Noticed this today, ordered one and a thermometer to be tucked away for Christmas!

Not realised Tudor at Coffee Sensor had expanded his product range so much in the past year. He is a nice guy to deal with as well, no connection business wise but hadn't seen these mentioned on here before.

@Dave double bean - Thought you might be tempted as well if you don't already have one! 😂









https://coffee-sensor.com/product/la-pavoni-lever-group-head-heat-sink-or-heat-dissipation-tool-copyla-pavoni-lever-new-group-head-heat-sink-or-heat-dissipation-tool/


----------



## TomHughes (Dec 16, 2019)

Look nice. I got an LED heat sink which fit. It worked so well I've had to remove it as it was sucking too much heat from the group!


----------



## SafetyThird (Aug 16, 2020)

I've just this morning decided to buy either a heat sink or the bong isolator and reading up to try and help make that decision. I'm new to la Pavoni, I have a gen 2 pro, and it's my first machine so the learning curve is pretty steep. The group tends to sit at about 105°C ticking over so each shot needs judicious use of a mug of cold water to get the head down to the right temperature and honestly it's a heck of a faff.


----------



## TomHughes (Dec 16, 2019)

SafetyThird said:


> I've just this morning decided to buy either a heat sink or the bong isolator and reading up to try and help make that decision. I'm new to la Pavoni, I have a gen 2 pro, and it's my first machine so the learning curve is pretty steep. The group tends to sit at about 105°C ticking over so each shot needs judicious use of a mug of cold water to get the head down to the right temperature and honestly it's a heck of a faff.

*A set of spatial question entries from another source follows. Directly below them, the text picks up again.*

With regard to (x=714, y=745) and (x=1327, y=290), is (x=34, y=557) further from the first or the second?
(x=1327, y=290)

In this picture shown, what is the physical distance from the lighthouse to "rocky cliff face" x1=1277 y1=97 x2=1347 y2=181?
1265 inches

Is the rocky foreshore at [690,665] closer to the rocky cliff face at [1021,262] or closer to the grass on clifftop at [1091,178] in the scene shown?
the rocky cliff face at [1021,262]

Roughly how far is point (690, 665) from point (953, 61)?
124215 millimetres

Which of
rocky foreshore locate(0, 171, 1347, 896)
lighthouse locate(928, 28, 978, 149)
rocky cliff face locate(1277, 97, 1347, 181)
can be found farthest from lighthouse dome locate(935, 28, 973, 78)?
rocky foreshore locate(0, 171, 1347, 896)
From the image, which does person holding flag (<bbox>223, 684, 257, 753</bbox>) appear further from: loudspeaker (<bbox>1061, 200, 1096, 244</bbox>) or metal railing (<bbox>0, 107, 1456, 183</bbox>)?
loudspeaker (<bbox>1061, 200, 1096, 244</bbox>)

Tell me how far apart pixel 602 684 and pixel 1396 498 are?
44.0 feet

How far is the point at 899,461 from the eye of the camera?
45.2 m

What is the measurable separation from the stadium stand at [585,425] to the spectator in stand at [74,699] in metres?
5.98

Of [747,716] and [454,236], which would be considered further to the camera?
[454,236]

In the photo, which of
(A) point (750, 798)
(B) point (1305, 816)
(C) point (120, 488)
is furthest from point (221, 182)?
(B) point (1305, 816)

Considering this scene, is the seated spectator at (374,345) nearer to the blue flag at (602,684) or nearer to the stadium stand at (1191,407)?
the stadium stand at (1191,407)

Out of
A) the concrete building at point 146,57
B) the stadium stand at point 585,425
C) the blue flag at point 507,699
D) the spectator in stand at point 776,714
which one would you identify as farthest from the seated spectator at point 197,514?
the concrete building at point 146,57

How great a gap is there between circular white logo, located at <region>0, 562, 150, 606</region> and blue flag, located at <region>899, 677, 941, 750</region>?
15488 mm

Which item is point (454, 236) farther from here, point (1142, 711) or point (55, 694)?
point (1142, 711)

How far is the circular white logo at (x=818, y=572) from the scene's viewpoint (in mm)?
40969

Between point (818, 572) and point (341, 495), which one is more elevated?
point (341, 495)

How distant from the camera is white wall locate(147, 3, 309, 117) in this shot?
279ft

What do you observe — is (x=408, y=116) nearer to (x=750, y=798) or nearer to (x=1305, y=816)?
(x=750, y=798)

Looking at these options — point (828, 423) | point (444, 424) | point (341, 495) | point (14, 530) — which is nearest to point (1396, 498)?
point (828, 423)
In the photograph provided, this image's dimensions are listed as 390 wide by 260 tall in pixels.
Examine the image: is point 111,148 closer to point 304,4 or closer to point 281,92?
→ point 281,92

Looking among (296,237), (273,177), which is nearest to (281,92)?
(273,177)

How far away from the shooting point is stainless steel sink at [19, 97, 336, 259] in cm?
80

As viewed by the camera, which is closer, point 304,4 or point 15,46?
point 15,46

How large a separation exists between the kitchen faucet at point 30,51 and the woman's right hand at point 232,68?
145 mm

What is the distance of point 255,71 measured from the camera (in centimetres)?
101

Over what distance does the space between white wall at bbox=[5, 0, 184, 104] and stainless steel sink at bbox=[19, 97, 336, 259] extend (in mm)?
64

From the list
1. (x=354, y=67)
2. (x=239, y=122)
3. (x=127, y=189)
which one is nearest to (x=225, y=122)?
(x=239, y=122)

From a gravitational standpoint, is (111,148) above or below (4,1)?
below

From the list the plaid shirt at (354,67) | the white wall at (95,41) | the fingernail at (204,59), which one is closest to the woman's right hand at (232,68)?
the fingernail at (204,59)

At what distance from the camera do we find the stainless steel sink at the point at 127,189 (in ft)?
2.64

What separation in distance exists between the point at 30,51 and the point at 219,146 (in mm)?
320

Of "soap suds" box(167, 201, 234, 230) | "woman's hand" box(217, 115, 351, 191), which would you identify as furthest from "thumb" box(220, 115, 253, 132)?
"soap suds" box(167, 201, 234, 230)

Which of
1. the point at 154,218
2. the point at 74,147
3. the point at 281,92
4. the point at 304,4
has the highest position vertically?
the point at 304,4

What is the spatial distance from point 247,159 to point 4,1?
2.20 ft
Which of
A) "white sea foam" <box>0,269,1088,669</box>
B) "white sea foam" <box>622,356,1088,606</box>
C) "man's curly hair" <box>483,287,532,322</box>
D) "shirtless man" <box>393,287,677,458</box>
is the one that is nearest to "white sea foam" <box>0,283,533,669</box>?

 Regarding post I put in the other thread. 
If you have a gen 2 and your group is steam heated I would get the bong. 
If it is definitely steam heated, I only know the gen 2 (1995 for me) 2 switch euro was steam heated before modding.

The heatsink works at the other end, I actually find now I prefer it without. Not only for the looks, but running the group at 95C makes a great fruity cup. 
I need to do more temp measurements, but I am finding that hitting some of these lighter roasts with near boiling water is bringing out some stunning flavours.

With the heatsink (Not the bong one) on, I actually struggled to maintain temp of the group above 90. And would often get average cups as a result.

However, my morning brazilian likes around 90C, so I leave the HS on for that one.


----------



## SafetyThird (Aug 16, 2020)

Thanks, that's very helpful. I'm leaning towards the isolator though a black heatsink on an all brass machine does look pretty steampunk with the black handles and knobs


----------